Bank of Spain downplays deposit run concerns
September 20, 2012 El Pais
With fears that a massive run on deposits could undermine the banking system, the Bank of Spain on Wednesday issued a statement attempting to cast light on the figures and reassure investors that the banks’ funding base has not been unduly disrupted.
The central bank said that between July of last year and July of this year, Spanish households and companies had withdrawn 85 billion euros in deposits from local banks. However, of that total, some 30 billion euros were swapped for bank bills and, therefore, did not involve any reduction in bank liquidity.
European Central Bank (ECB) figures showed that over the same period Spanish lenders saw a fall in deposits of 232 billion euros. However, the Bank of Spain said these figures do not apply strictly to Spanish banks but what the ECB defines as monetary financial institutions (MFIs). These include “central banks, resident credit institutions and other resident financial institutions whose business is to receive deposits and/or close substitutes for deposits from entities other than MFIs.”
The ECB figures also do not apply only to Spanish households and companies, but also include municipalities, regions, residents outside of Spain, insurance companies, and pension and investment funds. The Bank of Spain said of the total figure supplied by the ECB, 142 billion euros, should be attributed to the “rest of non-MFI financial institutions,” and, therefore, do not entail “any contraction” in the liquidity of the banks.

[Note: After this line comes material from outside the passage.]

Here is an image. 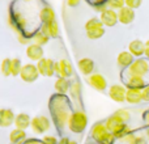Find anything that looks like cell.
I'll return each mask as SVG.
<instances>
[{"instance_id": "cell-1", "label": "cell", "mask_w": 149, "mask_h": 144, "mask_svg": "<svg viewBox=\"0 0 149 144\" xmlns=\"http://www.w3.org/2000/svg\"><path fill=\"white\" fill-rule=\"evenodd\" d=\"M67 124L71 132H73V134H81V132L85 131V129L88 126V115L81 110L73 111L70 115V118H68Z\"/></svg>"}, {"instance_id": "cell-2", "label": "cell", "mask_w": 149, "mask_h": 144, "mask_svg": "<svg viewBox=\"0 0 149 144\" xmlns=\"http://www.w3.org/2000/svg\"><path fill=\"white\" fill-rule=\"evenodd\" d=\"M90 134H92V138L98 144H114L115 143L114 135L106 129L105 123H102V122L95 123L92 127V130H90Z\"/></svg>"}, {"instance_id": "cell-3", "label": "cell", "mask_w": 149, "mask_h": 144, "mask_svg": "<svg viewBox=\"0 0 149 144\" xmlns=\"http://www.w3.org/2000/svg\"><path fill=\"white\" fill-rule=\"evenodd\" d=\"M85 31L89 39H100L105 34V26L98 17H92L85 22Z\"/></svg>"}, {"instance_id": "cell-4", "label": "cell", "mask_w": 149, "mask_h": 144, "mask_svg": "<svg viewBox=\"0 0 149 144\" xmlns=\"http://www.w3.org/2000/svg\"><path fill=\"white\" fill-rule=\"evenodd\" d=\"M50 110L52 111V117H54V121L55 123H56L58 129H62L64 127V124L68 122V118H70V115H68V111L67 109L62 108V105H55L54 101L50 100Z\"/></svg>"}, {"instance_id": "cell-5", "label": "cell", "mask_w": 149, "mask_h": 144, "mask_svg": "<svg viewBox=\"0 0 149 144\" xmlns=\"http://www.w3.org/2000/svg\"><path fill=\"white\" fill-rule=\"evenodd\" d=\"M128 75H132V76H140L144 77L145 75L149 73V63L147 59H143V58H139V59H135L134 63L128 67Z\"/></svg>"}, {"instance_id": "cell-6", "label": "cell", "mask_w": 149, "mask_h": 144, "mask_svg": "<svg viewBox=\"0 0 149 144\" xmlns=\"http://www.w3.org/2000/svg\"><path fill=\"white\" fill-rule=\"evenodd\" d=\"M30 127L36 134L42 135V134H45V132H47L50 130V127H51V122H50V119L47 118L46 115H37L31 119Z\"/></svg>"}, {"instance_id": "cell-7", "label": "cell", "mask_w": 149, "mask_h": 144, "mask_svg": "<svg viewBox=\"0 0 149 144\" xmlns=\"http://www.w3.org/2000/svg\"><path fill=\"white\" fill-rule=\"evenodd\" d=\"M39 76L38 68H37V64H31V63H28V64H24L22 68H21L20 72V77L22 81L25 82H34Z\"/></svg>"}, {"instance_id": "cell-8", "label": "cell", "mask_w": 149, "mask_h": 144, "mask_svg": "<svg viewBox=\"0 0 149 144\" xmlns=\"http://www.w3.org/2000/svg\"><path fill=\"white\" fill-rule=\"evenodd\" d=\"M37 68L41 76L51 77L55 75V62L49 58H42L41 60L37 62Z\"/></svg>"}, {"instance_id": "cell-9", "label": "cell", "mask_w": 149, "mask_h": 144, "mask_svg": "<svg viewBox=\"0 0 149 144\" xmlns=\"http://www.w3.org/2000/svg\"><path fill=\"white\" fill-rule=\"evenodd\" d=\"M100 20L103 24V26H109V28L115 26L116 22H118V12L114 9H110V8H106L105 10L101 12Z\"/></svg>"}, {"instance_id": "cell-10", "label": "cell", "mask_w": 149, "mask_h": 144, "mask_svg": "<svg viewBox=\"0 0 149 144\" xmlns=\"http://www.w3.org/2000/svg\"><path fill=\"white\" fill-rule=\"evenodd\" d=\"M55 75L59 77H70L73 75L72 64L67 59H62L59 62H55Z\"/></svg>"}, {"instance_id": "cell-11", "label": "cell", "mask_w": 149, "mask_h": 144, "mask_svg": "<svg viewBox=\"0 0 149 144\" xmlns=\"http://www.w3.org/2000/svg\"><path fill=\"white\" fill-rule=\"evenodd\" d=\"M88 84L98 92H103L107 88V81L101 73H92L88 76Z\"/></svg>"}, {"instance_id": "cell-12", "label": "cell", "mask_w": 149, "mask_h": 144, "mask_svg": "<svg viewBox=\"0 0 149 144\" xmlns=\"http://www.w3.org/2000/svg\"><path fill=\"white\" fill-rule=\"evenodd\" d=\"M126 92H127L126 88L119 84H114L109 88V96L115 102H124L126 101Z\"/></svg>"}, {"instance_id": "cell-13", "label": "cell", "mask_w": 149, "mask_h": 144, "mask_svg": "<svg viewBox=\"0 0 149 144\" xmlns=\"http://www.w3.org/2000/svg\"><path fill=\"white\" fill-rule=\"evenodd\" d=\"M135 20V9L124 5L123 8L118 10V21L123 25H130L131 22H134Z\"/></svg>"}, {"instance_id": "cell-14", "label": "cell", "mask_w": 149, "mask_h": 144, "mask_svg": "<svg viewBox=\"0 0 149 144\" xmlns=\"http://www.w3.org/2000/svg\"><path fill=\"white\" fill-rule=\"evenodd\" d=\"M16 114L10 109H0V127L7 129L15 123Z\"/></svg>"}, {"instance_id": "cell-15", "label": "cell", "mask_w": 149, "mask_h": 144, "mask_svg": "<svg viewBox=\"0 0 149 144\" xmlns=\"http://www.w3.org/2000/svg\"><path fill=\"white\" fill-rule=\"evenodd\" d=\"M124 84H126L127 89H144L147 87L144 77L132 76V75H128V77L124 79Z\"/></svg>"}, {"instance_id": "cell-16", "label": "cell", "mask_w": 149, "mask_h": 144, "mask_svg": "<svg viewBox=\"0 0 149 144\" xmlns=\"http://www.w3.org/2000/svg\"><path fill=\"white\" fill-rule=\"evenodd\" d=\"M26 57L30 60H33V62L41 60L43 58V49H42V46L36 43L28 45V47H26Z\"/></svg>"}, {"instance_id": "cell-17", "label": "cell", "mask_w": 149, "mask_h": 144, "mask_svg": "<svg viewBox=\"0 0 149 144\" xmlns=\"http://www.w3.org/2000/svg\"><path fill=\"white\" fill-rule=\"evenodd\" d=\"M94 62H93L90 58H82V59L79 60V63H77V68H79V71L81 72L82 75H85V76H90V75L93 73V71H94Z\"/></svg>"}, {"instance_id": "cell-18", "label": "cell", "mask_w": 149, "mask_h": 144, "mask_svg": "<svg viewBox=\"0 0 149 144\" xmlns=\"http://www.w3.org/2000/svg\"><path fill=\"white\" fill-rule=\"evenodd\" d=\"M41 31H43L49 38H56L59 36V25H58L56 20L51 21V22H47V24H42Z\"/></svg>"}, {"instance_id": "cell-19", "label": "cell", "mask_w": 149, "mask_h": 144, "mask_svg": "<svg viewBox=\"0 0 149 144\" xmlns=\"http://www.w3.org/2000/svg\"><path fill=\"white\" fill-rule=\"evenodd\" d=\"M128 51L131 52L134 57L141 58L145 52V43L141 39H135V41L130 42L128 45Z\"/></svg>"}, {"instance_id": "cell-20", "label": "cell", "mask_w": 149, "mask_h": 144, "mask_svg": "<svg viewBox=\"0 0 149 144\" xmlns=\"http://www.w3.org/2000/svg\"><path fill=\"white\" fill-rule=\"evenodd\" d=\"M135 57L130 51H122L119 52L118 58H116V63L120 68H128L130 66L134 63Z\"/></svg>"}, {"instance_id": "cell-21", "label": "cell", "mask_w": 149, "mask_h": 144, "mask_svg": "<svg viewBox=\"0 0 149 144\" xmlns=\"http://www.w3.org/2000/svg\"><path fill=\"white\" fill-rule=\"evenodd\" d=\"M16 129H20V130H26L30 127L31 124V119H30V115L26 113H20L16 115L15 118V123Z\"/></svg>"}, {"instance_id": "cell-22", "label": "cell", "mask_w": 149, "mask_h": 144, "mask_svg": "<svg viewBox=\"0 0 149 144\" xmlns=\"http://www.w3.org/2000/svg\"><path fill=\"white\" fill-rule=\"evenodd\" d=\"M26 132L25 130H20V129H13L9 132V142L10 144H24L26 142Z\"/></svg>"}, {"instance_id": "cell-23", "label": "cell", "mask_w": 149, "mask_h": 144, "mask_svg": "<svg viewBox=\"0 0 149 144\" xmlns=\"http://www.w3.org/2000/svg\"><path fill=\"white\" fill-rule=\"evenodd\" d=\"M55 17H56V15H55V10L52 9L50 5H45V7L41 9V12H39V20L42 21V24L51 22V21L56 20Z\"/></svg>"}, {"instance_id": "cell-24", "label": "cell", "mask_w": 149, "mask_h": 144, "mask_svg": "<svg viewBox=\"0 0 149 144\" xmlns=\"http://www.w3.org/2000/svg\"><path fill=\"white\" fill-rule=\"evenodd\" d=\"M54 88L59 94H65L71 89V82L67 77H58V80L54 84Z\"/></svg>"}, {"instance_id": "cell-25", "label": "cell", "mask_w": 149, "mask_h": 144, "mask_svg": "<svg viewBox=\"0 0 149 144\" xmlns=\"http://www.w3.org/2000/svg\"><path fill=\"white\" fill-rule=\"evenodd\" d=\"M126 101L128 103H139L143 101V89H127Z\"/></svg>"}, {"instance_id": "cell-26", "label": "cell", "mask_w": 149, "mask_h": 144, "mask_svg": "<svg viewBox=\"0 0 149 144\" xmlns=\"http://www.w3.org/2000/svg\"><path fill=\"white\" fill-rule=\"evenodd\" d=\"M31 39L34 41V43H36V45H39V46H45V45L49 42L50 38L43 33V31L38 30L37 33H34L33 36H31Z\"/></svg>"}, {"instance_id": "cell-27", "label": "cell", "mask_w": 149, "mask_h": 144, "mask_svg": "<svg viewBox=\"0 0 149 144\" xmlns=\"http://www.w3.org/2000/svg\"><path fill=\"white\" fill-rule=\"evenodd\" d=\"M21 68H22L21 59H18V58L10 59V76H20Z\"/></svg>"}, {"instance_id": "cell-28", "label": "cell", "mask_w": 149, "mask_h": 144, "mask_svg": "<svg viewBox=\"0 0 149 144\" xmlns=\"http://www.w3.org/2000/svg\"><path fill=\"white\" fill-rule=\"evenodd\" d=\"M0 71H1L3 76H10V59L9 58L3 59L1 66H0Z\"/></svg>"}, {"instance_id": "cell-29", "label": "cell", "mask_w": 149, "mask_h": 144, "mask_svg": "<svg viewBox=\"0 0 149 144\" xmlns=\"http://www.w3.org/2000/svg\"><path fill=\"white\" fill-rule=\"evenodd\" d=\"M107 8L110 9H114V10H119L120 8H123L124 5V0H107Z\"/></svg>"}, {"instance_id": "cell-30", "label": "cell", "mask_w": 149, "mask_h": 144, "mask_svg": "<svg viewBox=\"0 0 149 144\" xmlns=\"http://www.w3.org/2000/svg\"><path fill=\"white\" fill-rule=\"evenodd\" d=\"M114 114H115V115L118 117L120 121H123L124 123H127V122L130 121V118H131V115H130V111L126 110V109H119V110H116Z\"/></svg>"}, {"instance_id": "cell-31", "label": "cell", "mask_w": 149, "mask_h": 144, "mask_svg": "<svg viewBox=\"0 0 149 144\" xmlns=\"http://www.w3.org/2000/svg\"><path fill=\"white\" fill-rule=\"evenodd\" d=\"M70 92H71V94H72V97H74V98L80 97V84L79 82H73V84H71Z\"/></svg>"}, {"instance_id": "cell-32", "label": "cell", "mask_w": 149, "mask_h": 144, "mask_svg": "<svg viewBox=\"0 0 149 144\" xmlns=\"http://www.w3.org/2000/svg\"><path fill=\"white\" fill-rule=\"evenodd\" d=\"M141 3H143V0H124L126 7H130V8H132V9L139 8L140 5H141Z\"/></svg>"}, {"instance_id": "cell-33", "label": "cell", "mask_w": 149, "mask_h": 144, "mask_svg": "<svg viewBox=\"0 0 149 144\" xmlns=\"http://www.w3.org/2000/svg\"><path fill=\"white\" fill-rule=\"evenodd\" d=\"M42 142L45 144H58V139L52 135H46V136L42 139Z\"/></svg>"}, {"instance_id": "cell-34", "label": "cell", "mask_w": 149, "mask_h": 144, "mask_svg": "<svg viewBox=\"0 0 149 144\" xmlns=\"http://www.w3.org/2000/svg\"><path fill=\"white\" fill-rule=\"evenodd\" d=\"M143 101H145V102H149V85L143 89Z\"/></svg>"}, {"instance_id": "cell-35", "label": "cell", "mask_w": 149, "mask_h": 144, "mask_svg": "<svg viewBox=\"0 0 149 144\" xmlns=\"http://www.w3.org/2000/svg\"><path fill=\"white\" fill-rule=\"evenodd\" d=\"M24 144H45V143L38 139H26V142Z\"/></svg>"}, {"instance_id": "cell-36", "label": "cell", "mask_w": 149, "mask_h": 144, "mask_svg": "<svg viewBox=\"0 0 149 144\" xmlns=\"http://www.w3.org/2000/svg\"><path fill=\"white\" fill-rule=\"evenodd\" d=\"M80 1H81V0H67V4L70 5V7H77V5L80 4Z\"/></svg>"}, {"instance_id": "cell-37", "label": "cell", "mask_w": 149, "mask_h": 144, "mask_svg": "<svg viewBox=\"0 0 149 144\" xmlns=\"http://www.w3.org/2000/svg\"><path fill=\"white\" fill-rule=\"evenodd\" d=\"M71 143V139L70 138H67V136H64V138H62L60 140H58V144H70Z\"/></svg>"}, {"instance_id": "cell-38", "label": "cell", "mask_w": 149, "mask_h": 144, "mask_svg": "<svg viewBox=\"0 0 149 144\" xmlns=\"http://www.w3.org/2000/svg\"><path fill=\"white\" fill-rule=\"evenodd\" d=\"M144 55L149 59V39L145 42V52H144Z\"/></svg>"}, {"instance_id": "cell-39", "label": "cell", "mask_w": 149, "mask_h": 144, "mask_svg": "<svg viewBox=\"0 0 149 144\" xmlns=\"http://www.w3.org/2000/svg\"><path fill=\"white\" fill-rule=\"evenodd\" d=\"M143 118H144V122H145V123H147L148 126H149V109L144 113V117H143Z\"/></svg>"}, {"instance_id": "cell-40", "label": "cell", "mask_w": 149, "mask_h": 144, "mask_svg": "<svg viewBox=\"0 0 149 144\" xmlns=\"http://www.w3.org/2000/svg\"><path fill=\"white\" fill-rule=\"evenodd\" d=\"M145 134H147V138H148V142H149V126H148V129H147V132H145Z\"/></svg>"}, {"instance_id": "cell-41", "label": "cell", "mask_w": 149, "mask_h": 144, "mask_svg": "<svg viewBox=\"0 0 149 144\" xmlns=\"http://www.w3.org/2000/svg\"><path fill=\"white\" fill-rule=\"evenodd\" d=\"M70 144H77V142H74V140H71V143Z\"/></svg>"}, {"instance_id": "cell-42", "label": "cell", "mask_w": 149, "mask_h": 144, "mask_svg": "<svg viewBox=\"0 0 149 144\" xmlns=\"http://www.w3.org/2000/svg\"><path fill=\"white\" fill-rule=\"evenodd\" d=\"M25 1H33V0H25Z\"/></svg>"}]
</instances>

In turn, the bank said of these 142 billion euros, about 80 billion is accounted for by deposits of securitization funds. “This figure largely reflects the early amortization of securitized bonds held by the banks that they themselves issued,” the central bank said. The reason for the early amortization is that these bonds no longer possess the characteristics that would allow them to be used as collateral in funding operations by the banks.